What you have to do ->
Exclude the pictures and repeat all of the data exactly.

Information provided Block Start

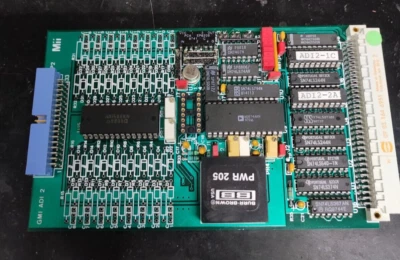 Carte Mii GMI ADI 2 - Photo 1/4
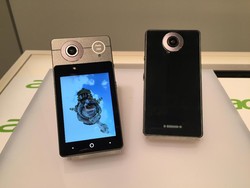 Holo360 dan Vision360, Duet Kamera 360 Canggih dari Acer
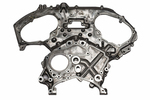 135007Y00B - Engine: Timing Cover for Nissan: Altima, Maxima, Quest Image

Information provided Block End

Answer to the exercise ->
 Carte Mii GMI ADI 2 - Photo 1/4
 Holo360 dan Vision360, Duet Kamera 360 Canggih dari Acer
 135007Y00B - Engine: Timing Cover for Nissan: Altima, Maxima, Quest Image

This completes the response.